**WHAT THE TASK ASKS**. From the text on green IT, list every kind of product it names as coming with or being associated with the Energy Star seal.
=== EXCERPT ===
The "green IT" movement brings an interesting layer of complexity to the IT function.
Depending upon your political and/or social interests you will either embrace the extra work required to implement a successful green IT program or you will grudgingly check it off your "to-do" list like any other part of your job.
For small businesses like the one I work for, a PR agency based in Silicon Valley, the process of greening your IT can have its challenges, but it also has valuable rewards.
If you are just getting started, it will be important to secure buy-in for the transition from the top. This means you must have a strategy and ROI figures to rationalize the plan.
The following tips should help smooth the process.
Energy savings and power management
One of the easiest and most all-encompassing areas to achieve cost savings is through energy and power management programs by replacing inefficient equipment with products carrying the now popular Energy Star seal. Most people think of refrigerators and washing machines, but everything from light bulbs to electronics to building materials comes with the Energy Star seal.
=== INFORMATION PROVIDED ===
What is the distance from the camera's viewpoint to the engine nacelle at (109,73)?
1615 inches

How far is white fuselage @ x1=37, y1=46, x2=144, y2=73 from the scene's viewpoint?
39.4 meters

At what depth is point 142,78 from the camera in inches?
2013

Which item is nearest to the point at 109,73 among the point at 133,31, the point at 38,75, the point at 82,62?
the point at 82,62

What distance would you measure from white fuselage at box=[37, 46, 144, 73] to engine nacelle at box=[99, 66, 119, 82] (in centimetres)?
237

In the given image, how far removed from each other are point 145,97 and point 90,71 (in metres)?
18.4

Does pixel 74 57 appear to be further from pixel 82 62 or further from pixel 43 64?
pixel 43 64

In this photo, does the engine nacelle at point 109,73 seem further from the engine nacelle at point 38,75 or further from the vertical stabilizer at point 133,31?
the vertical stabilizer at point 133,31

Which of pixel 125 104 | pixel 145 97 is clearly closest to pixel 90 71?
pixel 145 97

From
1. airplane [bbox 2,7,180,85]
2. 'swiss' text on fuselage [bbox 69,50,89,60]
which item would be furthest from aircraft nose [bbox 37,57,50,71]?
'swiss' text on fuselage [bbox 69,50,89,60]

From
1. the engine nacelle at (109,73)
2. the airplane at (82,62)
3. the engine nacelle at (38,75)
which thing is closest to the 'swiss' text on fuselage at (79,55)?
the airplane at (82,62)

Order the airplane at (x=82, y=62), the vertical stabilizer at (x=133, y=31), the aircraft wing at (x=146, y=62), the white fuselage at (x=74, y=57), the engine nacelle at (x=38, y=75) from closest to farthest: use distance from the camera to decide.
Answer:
===
=== INFORMATION PROVIDED ===
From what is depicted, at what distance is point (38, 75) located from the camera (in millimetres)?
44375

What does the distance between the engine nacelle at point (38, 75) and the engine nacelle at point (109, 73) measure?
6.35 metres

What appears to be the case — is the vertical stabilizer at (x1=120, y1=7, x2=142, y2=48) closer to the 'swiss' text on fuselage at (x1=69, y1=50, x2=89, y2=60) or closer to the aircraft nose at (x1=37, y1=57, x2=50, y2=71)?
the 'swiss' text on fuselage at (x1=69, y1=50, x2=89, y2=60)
===
**RESPONSE AREA**. Refrigerators, washing machines, light bulbs, electronics, building materials